• Exercise requirements: Give the data again in full, exactly as written below.

• Study material:
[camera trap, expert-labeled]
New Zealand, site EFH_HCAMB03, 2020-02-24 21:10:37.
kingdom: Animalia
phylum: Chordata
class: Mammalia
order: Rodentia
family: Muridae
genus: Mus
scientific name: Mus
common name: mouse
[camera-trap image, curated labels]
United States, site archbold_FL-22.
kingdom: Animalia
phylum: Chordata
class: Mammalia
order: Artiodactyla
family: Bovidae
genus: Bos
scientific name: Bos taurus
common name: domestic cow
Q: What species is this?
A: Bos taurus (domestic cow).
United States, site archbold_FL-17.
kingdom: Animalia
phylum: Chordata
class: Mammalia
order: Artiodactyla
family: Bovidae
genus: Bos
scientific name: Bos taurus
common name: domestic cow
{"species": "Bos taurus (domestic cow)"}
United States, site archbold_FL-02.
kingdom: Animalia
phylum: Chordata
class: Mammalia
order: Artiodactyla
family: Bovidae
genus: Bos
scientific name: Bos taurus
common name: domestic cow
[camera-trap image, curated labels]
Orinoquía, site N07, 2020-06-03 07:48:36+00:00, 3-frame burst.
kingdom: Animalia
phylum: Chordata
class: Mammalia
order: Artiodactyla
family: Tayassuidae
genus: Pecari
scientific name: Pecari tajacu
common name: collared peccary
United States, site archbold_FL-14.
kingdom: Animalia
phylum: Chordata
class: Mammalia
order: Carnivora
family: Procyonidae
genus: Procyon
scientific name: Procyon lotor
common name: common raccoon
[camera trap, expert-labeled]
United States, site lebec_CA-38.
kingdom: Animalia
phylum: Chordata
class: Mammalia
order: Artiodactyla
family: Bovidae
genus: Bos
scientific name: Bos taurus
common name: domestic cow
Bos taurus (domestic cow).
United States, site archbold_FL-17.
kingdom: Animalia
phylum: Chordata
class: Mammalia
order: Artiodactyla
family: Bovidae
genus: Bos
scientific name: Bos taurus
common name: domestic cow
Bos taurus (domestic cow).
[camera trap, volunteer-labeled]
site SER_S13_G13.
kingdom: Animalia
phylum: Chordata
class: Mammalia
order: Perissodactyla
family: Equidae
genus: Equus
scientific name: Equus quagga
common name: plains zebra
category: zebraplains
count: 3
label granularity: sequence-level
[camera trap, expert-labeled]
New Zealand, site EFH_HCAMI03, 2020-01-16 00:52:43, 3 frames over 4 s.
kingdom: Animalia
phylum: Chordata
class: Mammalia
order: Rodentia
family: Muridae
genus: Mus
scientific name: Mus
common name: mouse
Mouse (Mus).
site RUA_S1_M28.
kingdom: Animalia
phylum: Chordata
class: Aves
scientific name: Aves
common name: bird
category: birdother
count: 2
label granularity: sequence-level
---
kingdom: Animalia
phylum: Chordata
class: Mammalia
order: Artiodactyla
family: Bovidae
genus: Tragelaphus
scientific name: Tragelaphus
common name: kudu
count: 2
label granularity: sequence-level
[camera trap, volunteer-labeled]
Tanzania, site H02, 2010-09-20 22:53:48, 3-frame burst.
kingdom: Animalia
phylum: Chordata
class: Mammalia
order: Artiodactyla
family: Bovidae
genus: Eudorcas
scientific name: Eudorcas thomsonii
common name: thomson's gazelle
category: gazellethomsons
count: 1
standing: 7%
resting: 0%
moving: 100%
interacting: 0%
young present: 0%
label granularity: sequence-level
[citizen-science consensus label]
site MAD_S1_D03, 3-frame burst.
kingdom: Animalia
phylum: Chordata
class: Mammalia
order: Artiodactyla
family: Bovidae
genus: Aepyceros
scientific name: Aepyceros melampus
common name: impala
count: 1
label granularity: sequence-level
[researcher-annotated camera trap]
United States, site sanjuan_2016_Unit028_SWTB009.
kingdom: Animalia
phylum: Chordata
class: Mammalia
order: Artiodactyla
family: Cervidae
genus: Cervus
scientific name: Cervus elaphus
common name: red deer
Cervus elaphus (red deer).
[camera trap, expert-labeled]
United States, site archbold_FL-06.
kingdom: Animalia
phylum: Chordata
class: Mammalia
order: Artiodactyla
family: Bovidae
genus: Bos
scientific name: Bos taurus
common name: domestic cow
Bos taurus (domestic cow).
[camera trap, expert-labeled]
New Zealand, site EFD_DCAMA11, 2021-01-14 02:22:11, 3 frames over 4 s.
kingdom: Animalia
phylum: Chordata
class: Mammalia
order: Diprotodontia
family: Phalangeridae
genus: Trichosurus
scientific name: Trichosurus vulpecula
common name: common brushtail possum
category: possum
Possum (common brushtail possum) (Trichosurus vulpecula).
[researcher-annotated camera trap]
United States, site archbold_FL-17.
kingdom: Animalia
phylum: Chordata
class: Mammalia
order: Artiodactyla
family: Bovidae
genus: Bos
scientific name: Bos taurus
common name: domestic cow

• Result of this task:
[camera trap, expert-labeled]
New Zealand, site EFH_HCAMB03, 2020-02-24 21:10:37.
kingdom: Animalia
phylum: Chordata
class: Mammalia
order: Rodentia
family: Muridae
genus: Mus
scientific name: Mus
common name: mouse
[camera-trap image, curated labels]
United States, site archbold_FL-22.
kingdom: Animalia
phylum: Chordata
class: Mammalia
order: Artiodactyla
family: Bovidae
genus: Bos
scientific name: Bos taurus
common name: domestic cow
Q: What species is this?
A: Bos taurus (domestic cow).
United States, site archbold_FL-17.
kingdom: Animalia
phylum: Chordata
class: Mammalia
order: Artiodactyla
family: Bovidae
genus: Bos
scientific name: Bos taurus
common name: domestic cow
{"species": "Bos taurus (domestic cow)"}
United States, site archbold_FL-02.
kingdom: Animalia
phylum: Chordata
class: Mammalia
order: Artiodactyla
family: Bovidae
genus: Bos
scientific name: Bos taurus
common name: domestic cow
[camera-trap image, curated labels]
Orinoquía, site N07, 2020-06-03 07:48:36+00:00, 3-frame burst.
kingdom: Animalia
phylum: Chordata
class: Mammalia
order: Artiodactyla
family: Tayassuidae
genus: Pecari
scientific name: Pecari tajacu
common name: collared peccary
United States, site archbold_FL-14.
kingdom: Animalia
phylum: Chordata
class: Mammalia
order: Carnivora
family: Procyonidae
genus: Procyon
scientific name: Procyon lotor
common name: common raccoon
[camera trap, expert-labeled]
United States, site lebec_CA-38.
kingdom: Animalia
phylum: Chordata
class: Mammalia
order: Artiodactyla
family: Bovidae
genus: Bos
scientific name: Bos taurus
common name: domestic cow
Bos taurus (domestic cow).
United States, site archbold_FL-17.
kingdom: Animalia
phylum: Chordata
class: Mammalia
order: Artiodactyla
family: Bovidae
genus: Bos
scientific name: Bos taurus
common name: domestic cow
Bos taurus (domestic cow).
[camera trap, volunteer-labeled]
site SER_S13_G13.
kingdom: Animalia
phylum: Chordata
class: Mammalia
order: Perissodactyla
family: Equidae
genus: Equus
scientific name: Equus quagga
common name: plains zebra
category: zebraplains
count: 3
label granularity: sequence-level
[camera trap, expert-labeled]
New Zealand, site EFH_HCAMI03, 2020-01-16 00:52:43, 3 frames over 4 s.
kingdom: Animalia
phylum: Chordata
class: Mammalia
order: Rodentia
family: Muridae
genus: Mus
scientific name: Mus
common name: mouse
Mouse (Mus).
site RUA_S1_M28.
kingdom: Animalia
phylum: Chordata
class: Aves
scientific name: Aves
common name: bird
category: birdother
count: 2
label granularity: sequence-level
---
kingdom: Animalia
phylum: Chordata
class: Mammalia
order: Artiodactyla
family: Bovidae
genus: Tragelaphus
scientific name: Tragelaphus
common name: kudu
count: 2
label granularity: sequence-level
[camera trap, volunteer-labeled]
Tanzania, site H02, 2010-09-20 22:53:48, 3-frame burst.
kingdom: Animalia
phylum: Chordata
class: Mammalia
order: Artiodactyla
family: Bovidae
genus: Eudorcas
scientific name: Eudorcas thomsonii
common name: thomson's gazelle
category: gazellethomsons
count: 1
standing: 7%
resting: 0%
moving: 100%
interacting: 0%
young present: 0%
label granularity: sequence-level
[citizen-science consensus label]
site MAD_S1_D03, 3-frame burst.
kingdom: Animalia
phylum: Chordata
class: Mammalia
order: Artiodactyla
family: Bovidae
genus: Aepyceros
scientific name: Aepyceros melampus
common name: impala
count: 1
label granularity: sequence-level
[researcher-annotated camera trap]
United States, site sanjuan_2016_Unit028_SWTB009.
kingdom: Animalia
phylum: Chordata
class: Mammalia
order: Artiodactyla
family: Cervidae
genus: Cervus
scientific name: Cervus elaphus
common name: red deer
Cervus elaphus (red deer).
[camera trap, expert-labeled]
United States, site archbold_FL-06.
kingdom: Animalia
phylum: Chordata
class: Mammalia
order: Artiodactyla
family: Bovidae
genus: Bos
scientific name: Bos taurus
common name: domestic cow
Bos taurus (domestic cow).
[camera trap, expert-labeled]
New Zealand, site EFD_DCAMA11, 2021-01-14 02:22:11, 3 frames over 4 s.
kingdom: Animalia
phylum: Chordata
class: Mammalia
order: Diprotodontia
family: Phalangeridae
genus: Trichosurus
scientific name: Trichosurus vulpecula
common name: common brushtail possum
category: possum
Possum (common brushtail possum) (Trichosurus vulpecula).
[researcher-annotated camera trap]
United States, site archbold_FL-17.
kingdom: Animalia
phylum: Chordata
class: Mammalia
order: Artiodactyla
family: Bovidae
genus: Bos
scientific name: Bos taurus
common name: domestic cow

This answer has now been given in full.